Auch in Flüssen und Seen gibt es das Problem. An manchen Stellen schwimmen in der Donau mehr kleinste Plastikpartikel als Fischlarven.

Die Menschen, die zum Auftakt der Plastikfasten-Aktion gekommen sind, haben viele Ideen, wie man Müll vermeiden kann. Manche, wie eine Familie aus Tutzing, sind schon sehr erfahren, verwenden praktisch kein Plastik mehr. Es entspinnen sich rege Diskussionen, Erfahrungen werden ausgetauscht. Kelm zeigt und erklärt Produkte ohne Plastik.

"Man muss halt mal anfangen", sagt Isabelle Hagen, dürfe sich aber nicht überfordern. "Das muss alltagspraktisch umsetzbar sein. Man muss klein anfangen, sonst scheitert man."

Also: Beim Einkaufen darauf achten, dass Obst und Gemüse nicht in Plastik stecken. Milch, Joghurt und Sahne in der Glasflasche kaufen, Nudeln im Pappkarton. Statt der Plastiktüte eine wiederverwendbare Tüte verwenden, besonders umweltverträglich sind solche aus Recyclingmaterial. Kaffee zum Mitnehmen könne man sich häufig auch in den eigenen Becher füllen lassen, der natürlich nicht aus Kunststoff sein sollte, erklärt Kelm. Auch bei Kosmetik lassen sich Produkte finden, die in einer Glas- statt in einer Plastikflasche stecken.
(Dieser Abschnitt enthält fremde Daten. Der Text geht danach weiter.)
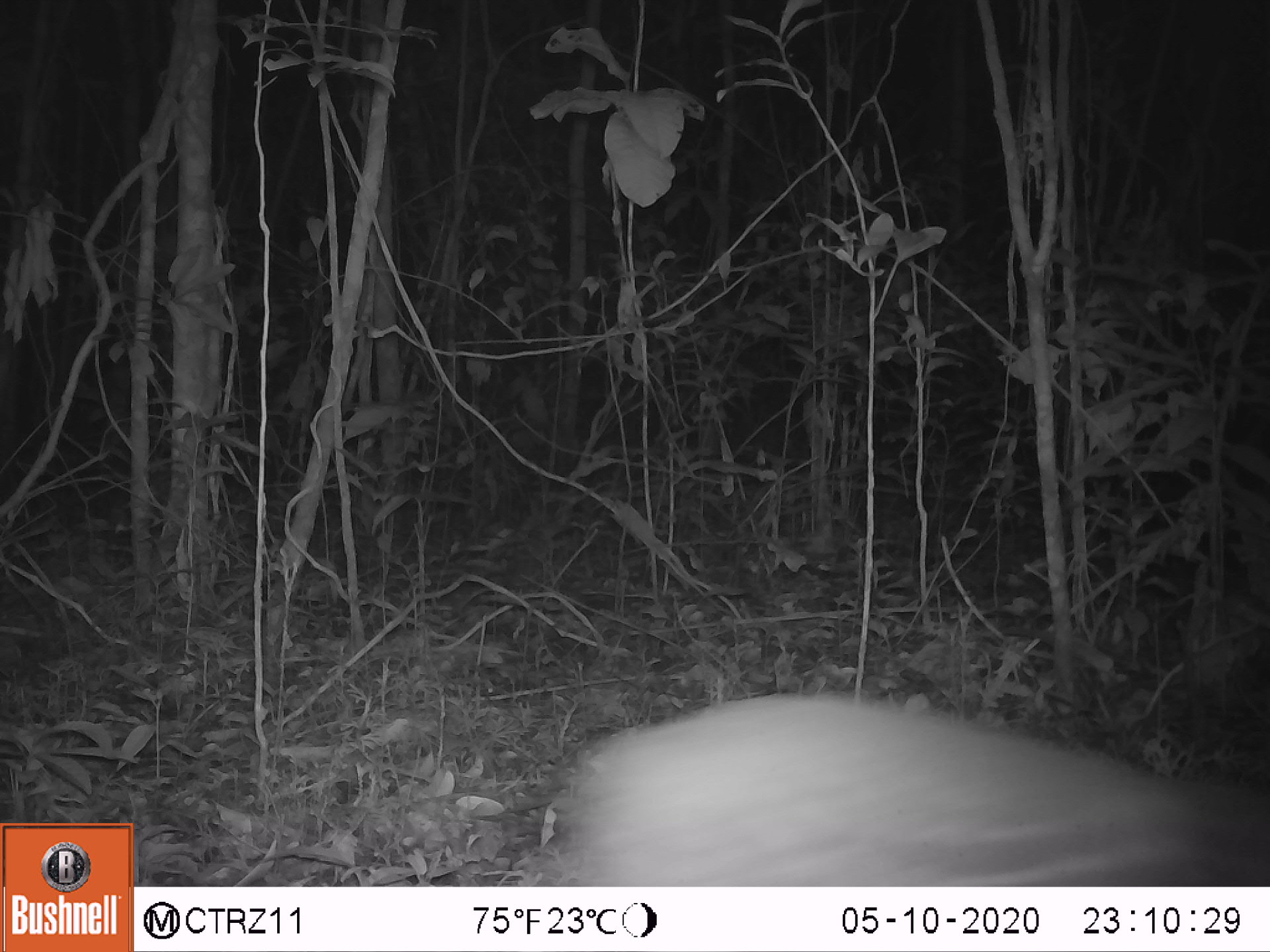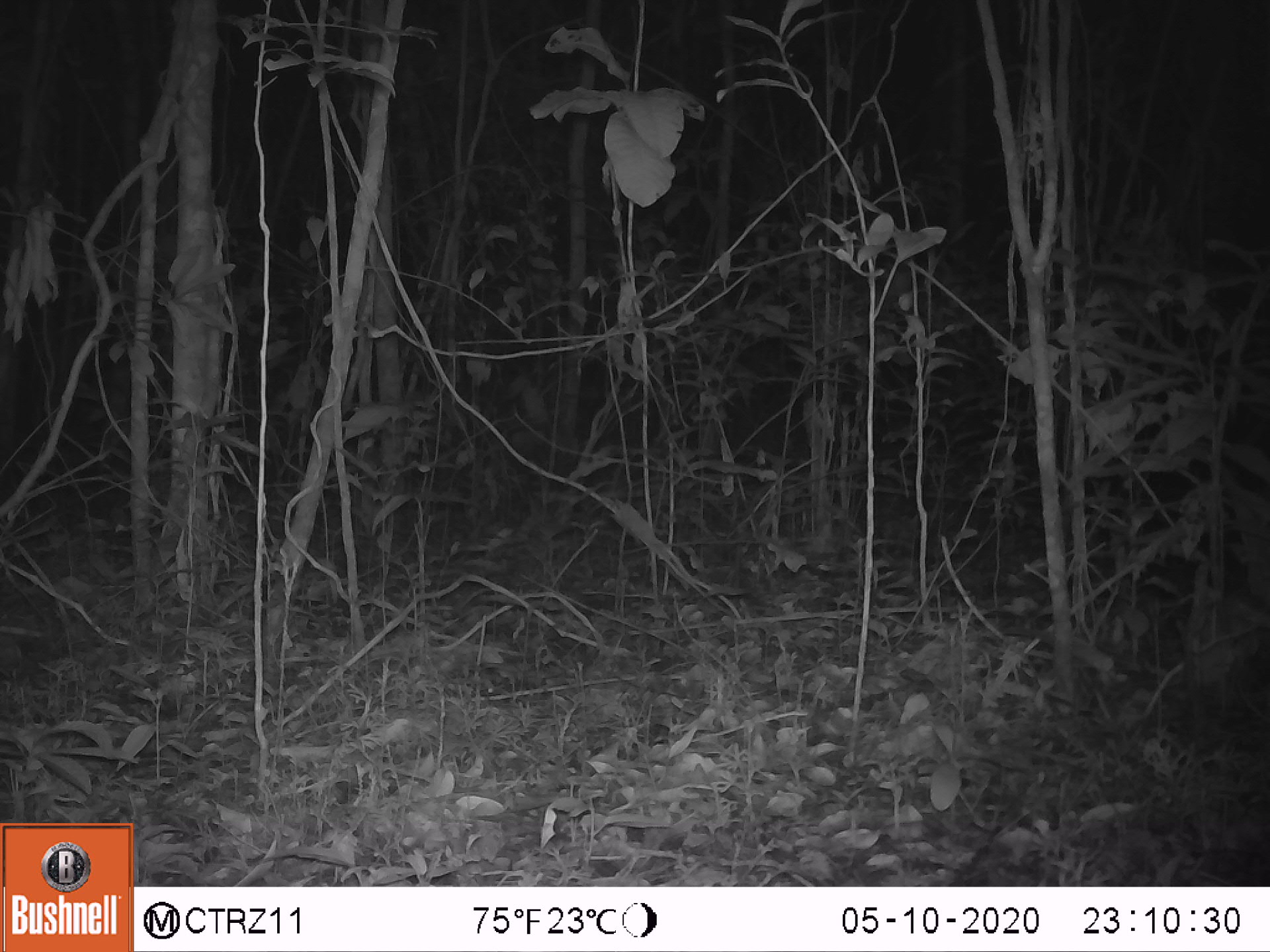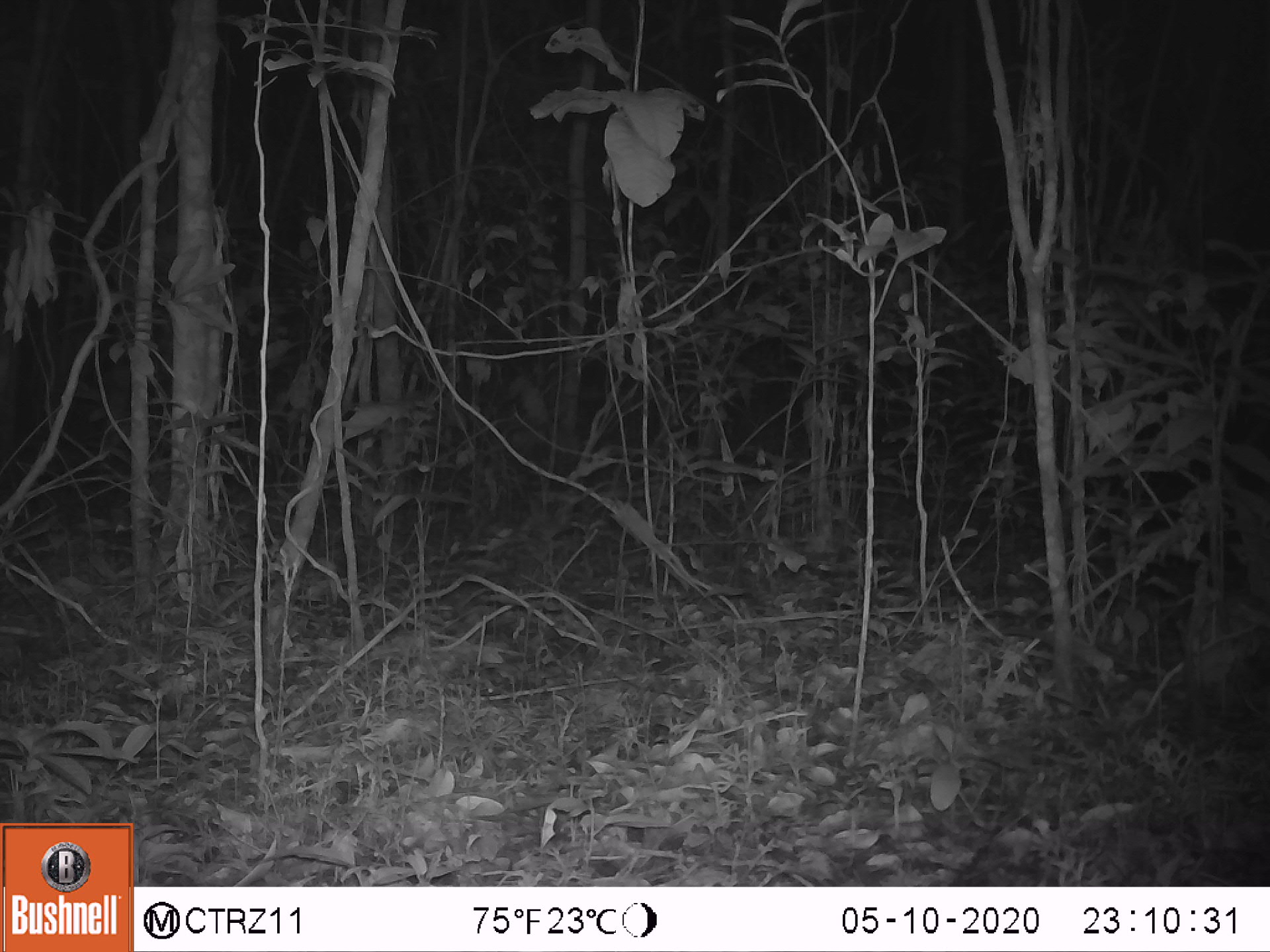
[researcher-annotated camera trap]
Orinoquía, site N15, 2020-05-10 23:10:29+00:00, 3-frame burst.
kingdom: Animalia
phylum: Chordata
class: Mammalia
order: Rodentia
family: Cuniculidae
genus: Cuniculus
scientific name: Cuniculus paca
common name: spotted paca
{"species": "spotted paca (Cuniculus paca)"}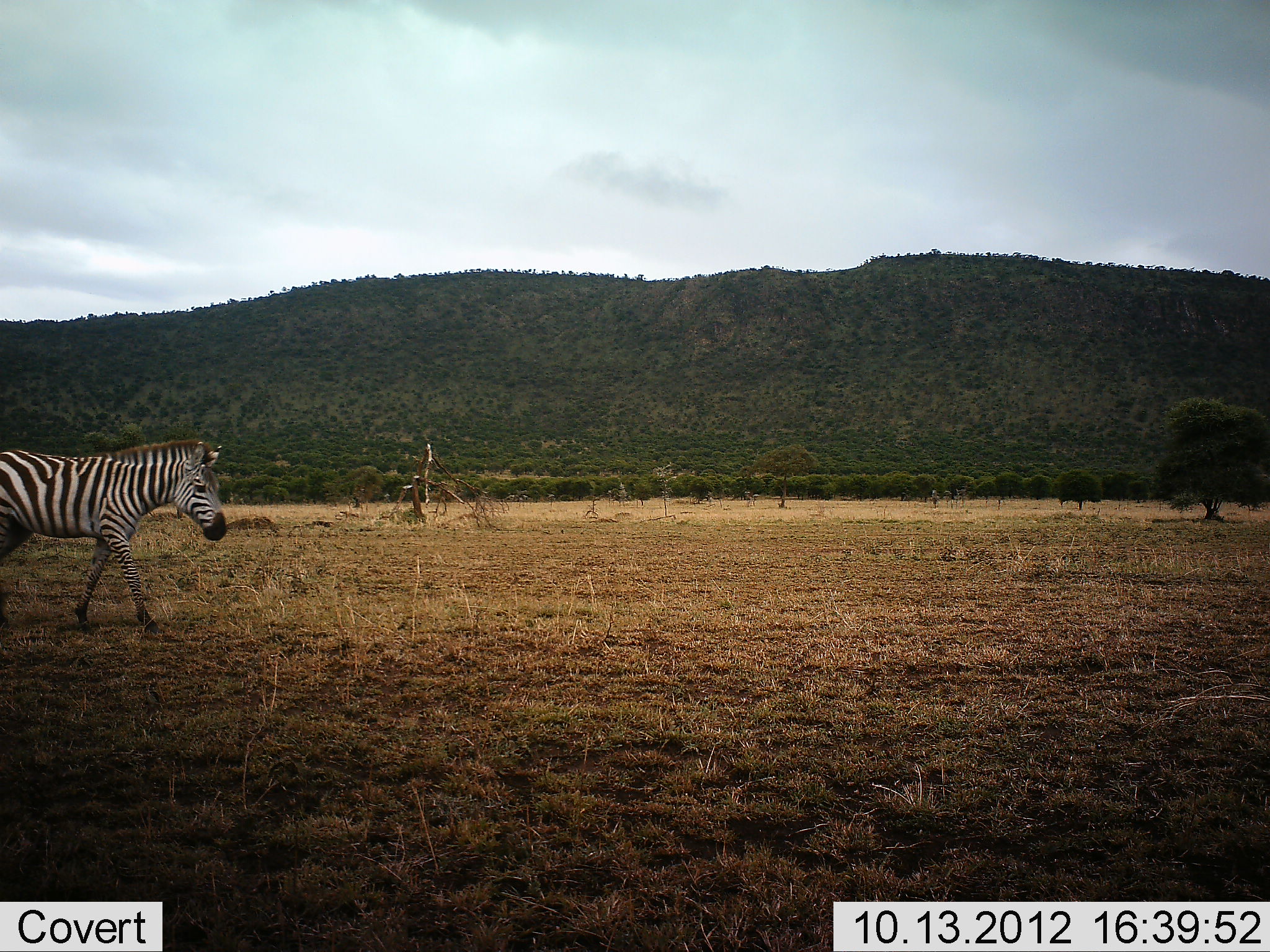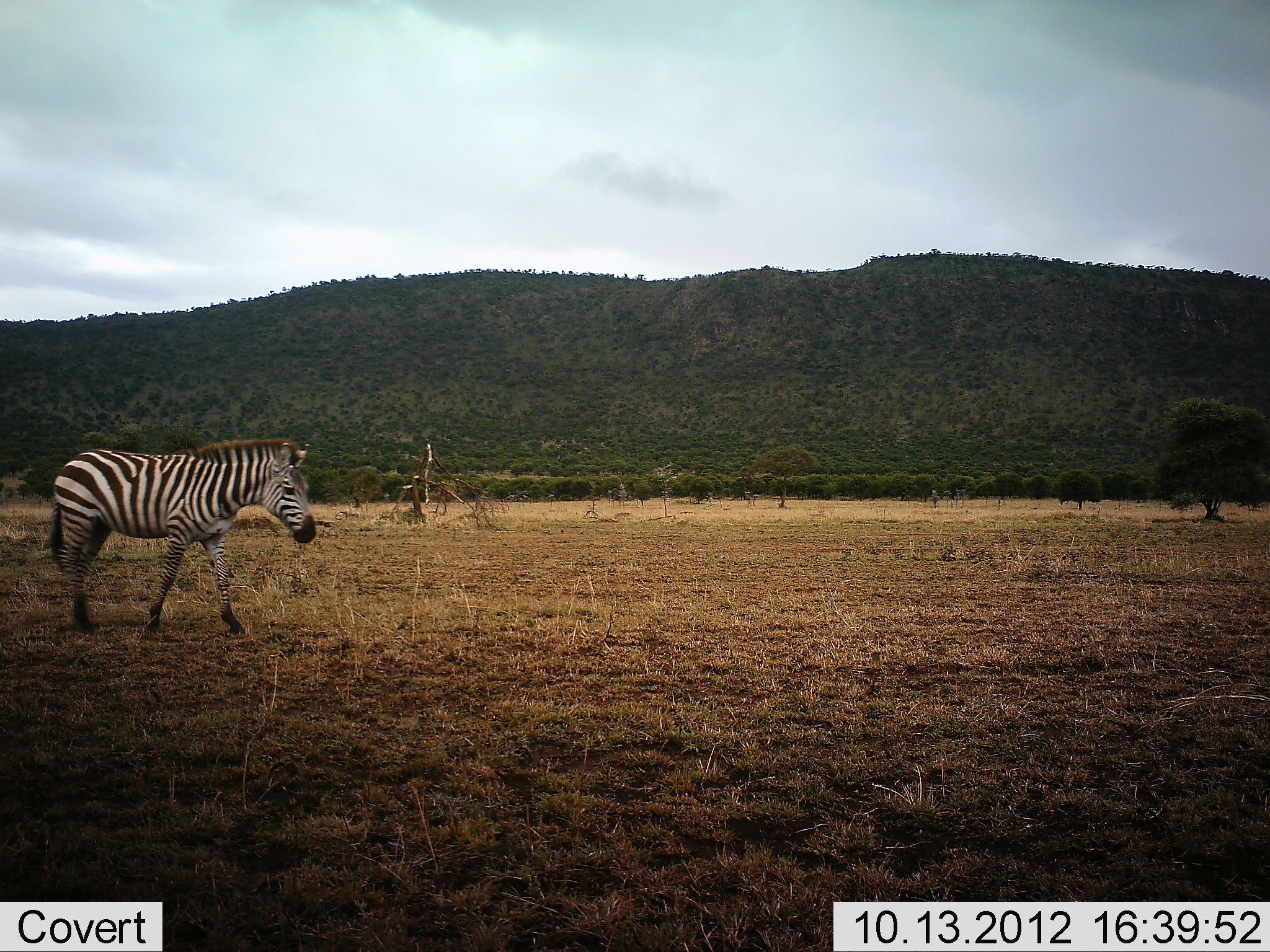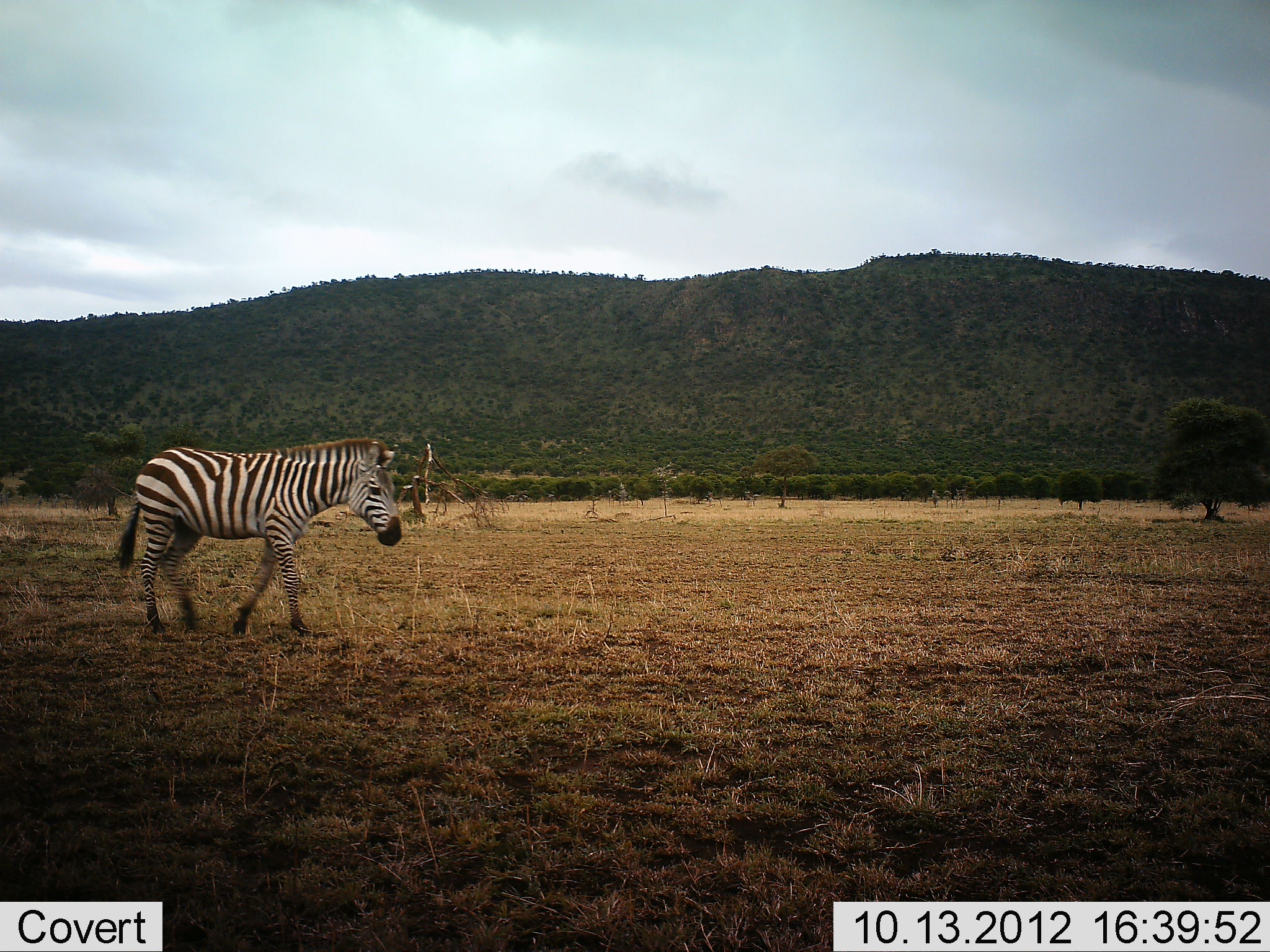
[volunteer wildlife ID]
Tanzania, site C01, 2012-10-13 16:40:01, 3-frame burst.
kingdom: Animalia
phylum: Chordata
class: Mammalia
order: Perissodactyla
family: Equidae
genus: Equus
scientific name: Equus quagga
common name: plains zebra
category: zebra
Zebra (plains zebra) (Equus quagga), count 1. Behavior (volunteer vote fractions): standing 0%, resting 0%, moving 100%, interacting 0%. Young present (vote fraction): 0%. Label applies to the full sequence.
Die Fortgeschrittenen verwenden statt Frischhaltefolie mit Bienenwachs beschichtetes Papier, haben Zahnbürsten aus Holz, sogar auswaschbare und wiederverwendbare Damenbinden gibt es. Viele verzichten auf Dinge, die es ohne Plastik nicht gibt.

Dass sie alleine wenig ausrichten werden, ist den Teilnehmern aber schon klar. Deshalb wird in der Diskussion immer wieder der Ruf nach gesetzlichen Regelungen laut, etwa einem Verbot von Plastiktüten. Die Familien, die mitmachen wollen, unterschreiben eine Plastikfasten-Erklärung, in der sie sich selbst verpflichten, in den kommenden vier Wochen möglichst wenig Plastik zu verwenden. Ihre Erfahrungen sollen sie in Tagebüchern festhalten. Familie Hagen wird ihre Erfahrungen regelmäßig mit den SZ-Lesern teilen. Und möglichst eine Routine entwickeln, um auch nach den vier Wochen weiterzumachen mit dem Plastikfasten.